Mi sono imboscata in un ambiguo carcere di riposo, ma
non era forse l'unica libertà che mi fosse
ancora consentita? Persino una baronessina alla
vaniglia può auscultare le storie del vento, in
questa nave che solca l'oceano. E che lambisce
territori di pia illusione, paradisi di fiori di loto.

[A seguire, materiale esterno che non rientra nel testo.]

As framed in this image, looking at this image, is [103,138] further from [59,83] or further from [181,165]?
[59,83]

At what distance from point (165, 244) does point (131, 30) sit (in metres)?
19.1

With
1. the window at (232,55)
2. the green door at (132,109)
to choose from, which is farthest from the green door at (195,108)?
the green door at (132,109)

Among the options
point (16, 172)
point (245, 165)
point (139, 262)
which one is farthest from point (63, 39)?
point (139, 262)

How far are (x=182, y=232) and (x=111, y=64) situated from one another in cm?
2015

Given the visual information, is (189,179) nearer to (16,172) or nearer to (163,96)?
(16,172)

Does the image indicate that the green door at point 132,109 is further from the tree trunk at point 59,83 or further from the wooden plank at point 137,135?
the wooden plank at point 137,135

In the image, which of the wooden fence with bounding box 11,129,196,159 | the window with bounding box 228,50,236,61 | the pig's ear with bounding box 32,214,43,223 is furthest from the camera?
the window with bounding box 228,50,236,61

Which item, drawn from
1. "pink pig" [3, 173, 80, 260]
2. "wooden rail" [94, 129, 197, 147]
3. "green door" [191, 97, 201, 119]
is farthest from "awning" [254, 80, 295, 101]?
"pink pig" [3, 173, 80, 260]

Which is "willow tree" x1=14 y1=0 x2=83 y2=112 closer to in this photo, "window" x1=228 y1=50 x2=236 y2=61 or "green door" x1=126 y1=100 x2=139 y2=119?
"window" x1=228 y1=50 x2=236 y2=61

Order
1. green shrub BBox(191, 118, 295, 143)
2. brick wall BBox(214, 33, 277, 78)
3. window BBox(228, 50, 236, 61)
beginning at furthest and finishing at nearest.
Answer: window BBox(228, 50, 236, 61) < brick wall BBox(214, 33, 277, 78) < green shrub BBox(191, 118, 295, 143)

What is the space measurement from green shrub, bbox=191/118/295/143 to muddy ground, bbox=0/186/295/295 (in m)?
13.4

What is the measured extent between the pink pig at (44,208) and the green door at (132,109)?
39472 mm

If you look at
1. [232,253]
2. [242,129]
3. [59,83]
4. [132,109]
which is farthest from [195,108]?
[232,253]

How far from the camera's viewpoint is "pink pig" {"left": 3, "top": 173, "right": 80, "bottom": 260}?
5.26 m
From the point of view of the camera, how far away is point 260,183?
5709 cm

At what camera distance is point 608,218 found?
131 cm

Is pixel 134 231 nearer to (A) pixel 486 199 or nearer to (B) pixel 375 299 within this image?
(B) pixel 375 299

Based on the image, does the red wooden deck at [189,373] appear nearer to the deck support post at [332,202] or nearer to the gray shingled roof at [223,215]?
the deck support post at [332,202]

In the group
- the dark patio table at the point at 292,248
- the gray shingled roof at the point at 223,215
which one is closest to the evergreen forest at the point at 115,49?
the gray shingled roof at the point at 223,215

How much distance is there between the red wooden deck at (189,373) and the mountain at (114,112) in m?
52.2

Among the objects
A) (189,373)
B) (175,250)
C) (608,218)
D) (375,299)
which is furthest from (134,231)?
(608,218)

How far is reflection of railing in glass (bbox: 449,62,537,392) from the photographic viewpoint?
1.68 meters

L'altro giorno mi sono messa a disegnare un fiore
malizioso. Ho fatto prevalere il turchese,
perché più prossimo all'essenza dei
luoghi che intravedo dal Ponte Gondwana, spesso
nascosti da nebbie dorate. Pennellavo piano piano, con
una lentezza troppo affamata di creazione per essere
l'alveo di un afflato di salute. In effetti presentivo
qualcosa. Che bella idea, mi ripetevo seduta in un
cantuccio, quello valutato più caldo sul
volgere della prora. L'avevo accarezzata, l'idea degli
acquerelli, tra le confuse nobiltà del pensiero
più libero. Dopo ho dovuto convenire che ero
soddisfatta, anche stavolta. Contenta di me stessa,
pareva. C'era forse qualche dubbio in merito? Che
carini ad avanzare altre balorde, rassicuranti ipotesi
ma quanto fuori strada. Trionfante, sono tornata alla
mia cabina, ho preso le forbici ed ho ritagliato il
fiore tutto intorno, meticolosamente. Nello sforzo la
fronte mi si corrugava, la lingua premeva sul palato.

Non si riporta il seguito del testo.